Hello Australia!! - All of a sudden, there's a lot of chaos and confusion in Washington, DC - Moscow is sending some devastating weapons to Syria - Merkel admits her mistakes - And more in your CareerSpot Global News Briefs:

The US Deputy Attorney General Rod Rosenstein is set for a showdown with Donald Trump on Thursday.  While Trump was at the United Nations in New York on Monday morning, Washington, DC bubbled over with reports that Rosenstein was either about to quit or about to be fired.  This is highly important because as the nation's number-two law enforcer, Rod Rosenstein oversees the investigation into Russian influence over Trump and the 2016 presidential election.  He denies last week's New York Times report claiming he offered to secretly record Trump and was plotting to get a majority of cabinet members to invoke the 25th Amendment of the US Constitution to remove Trump from office.  After a brief meeting at the White House, Chief of Staff John Kelly walked out with Rosenstein as a public show of support; he stays in his job, at least until whatever happens on Thursday.

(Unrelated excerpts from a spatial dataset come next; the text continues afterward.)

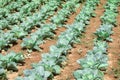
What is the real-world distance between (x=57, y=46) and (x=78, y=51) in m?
0.88

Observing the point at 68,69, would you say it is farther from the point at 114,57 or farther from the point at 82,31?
the point at 82,31

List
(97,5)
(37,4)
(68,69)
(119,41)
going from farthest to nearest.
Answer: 1. (97,5)
2. (37,4)
3. (119,41)
4. (68,69)

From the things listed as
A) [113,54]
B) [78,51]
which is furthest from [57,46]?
[113,54]

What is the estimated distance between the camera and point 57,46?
1103 centimetres

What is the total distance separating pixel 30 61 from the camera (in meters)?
10.2

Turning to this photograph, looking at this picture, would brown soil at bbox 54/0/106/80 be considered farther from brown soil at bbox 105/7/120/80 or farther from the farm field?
brown soil at bbox 105/7/120/80

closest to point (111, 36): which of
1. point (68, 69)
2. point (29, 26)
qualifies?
point (29, 26)

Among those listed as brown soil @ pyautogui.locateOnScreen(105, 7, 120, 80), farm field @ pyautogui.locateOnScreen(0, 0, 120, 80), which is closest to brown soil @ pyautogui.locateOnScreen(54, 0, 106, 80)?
farm field @ pyautogui.locateOnScreen(0, 0, 120, 80)

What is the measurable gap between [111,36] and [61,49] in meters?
4.02

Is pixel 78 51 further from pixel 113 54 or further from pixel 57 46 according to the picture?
pixel 113 54

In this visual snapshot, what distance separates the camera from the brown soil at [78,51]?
9524mm

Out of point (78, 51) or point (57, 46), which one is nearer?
point (57, 46)

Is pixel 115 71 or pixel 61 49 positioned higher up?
pixel 61 49

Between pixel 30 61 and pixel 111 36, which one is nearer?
pixel 30 61
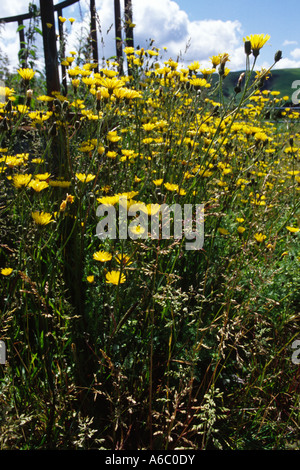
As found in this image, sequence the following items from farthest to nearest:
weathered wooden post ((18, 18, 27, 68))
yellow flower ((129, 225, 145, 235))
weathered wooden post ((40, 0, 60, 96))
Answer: weathered wooden post ((18, 18, 27, 68)) → weathered wooden post ((40, 0, 60, 96)) → yellow flower ((129, 225, 145, 235))

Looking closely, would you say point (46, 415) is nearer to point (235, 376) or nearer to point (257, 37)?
point (235, 376)

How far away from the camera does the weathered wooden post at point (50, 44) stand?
8.24 ft

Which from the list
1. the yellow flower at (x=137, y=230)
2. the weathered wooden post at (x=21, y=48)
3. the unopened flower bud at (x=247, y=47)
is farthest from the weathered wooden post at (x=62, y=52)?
the yellow flower at (x=137, y=230)

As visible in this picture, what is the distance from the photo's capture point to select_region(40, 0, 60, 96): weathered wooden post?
2511 millimetres

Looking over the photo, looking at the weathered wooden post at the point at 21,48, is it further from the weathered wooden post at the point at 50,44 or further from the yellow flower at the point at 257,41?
the yellow flower at the point at 257,41

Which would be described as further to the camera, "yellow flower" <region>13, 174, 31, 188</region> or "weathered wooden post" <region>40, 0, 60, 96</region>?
"weathered wooden post" <region>40, 0, 60, 96</region>

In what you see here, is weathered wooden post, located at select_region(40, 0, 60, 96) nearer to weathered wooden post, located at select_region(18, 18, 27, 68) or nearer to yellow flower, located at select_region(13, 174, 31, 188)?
yellow flower, located at select_region(13, 174, 31, 188)

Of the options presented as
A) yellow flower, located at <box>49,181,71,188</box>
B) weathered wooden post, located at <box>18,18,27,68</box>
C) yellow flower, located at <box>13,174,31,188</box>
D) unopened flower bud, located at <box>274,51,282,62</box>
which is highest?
weathered wooden post, located at <box>18,18,27,68</box>

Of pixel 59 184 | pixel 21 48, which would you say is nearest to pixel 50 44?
pixel 59 184

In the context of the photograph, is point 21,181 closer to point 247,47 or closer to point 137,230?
point 137,230

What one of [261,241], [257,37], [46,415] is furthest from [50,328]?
[257,37]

Octogenarian white men in the US Senate expressed their support for US Supreme Court nominee Brett Kavanaugh, after a second woman came forward to accuse him of sexual impropriety.  Only this incident happened at Yale University, not in high school like the previous accusation.  The new accuser says Kavanaugh dropped his pants and wiggled his doohickey in her face at a party.  The Senators, Trump, and Kavanaugh claim this is a plot of coordinated character assassination by the opposition Democrats. 

But guess what?  Attorney Michael Avenatti - who represents porn star Stormy Daniels, who says she had an affair with Trump - now says his latest client is a third woman with a "credible" accusation to make against Kavanaugh.  So, look for that shoe to drop this week before accuser number-one shows up to testify in the US Senate on Thursday.  The accusations have some pundits wondering if Kavanaugh's nomination, once considered a shoe-in, will even get the minimum 51 votes in the Senate confirmation process, if it even gets that far.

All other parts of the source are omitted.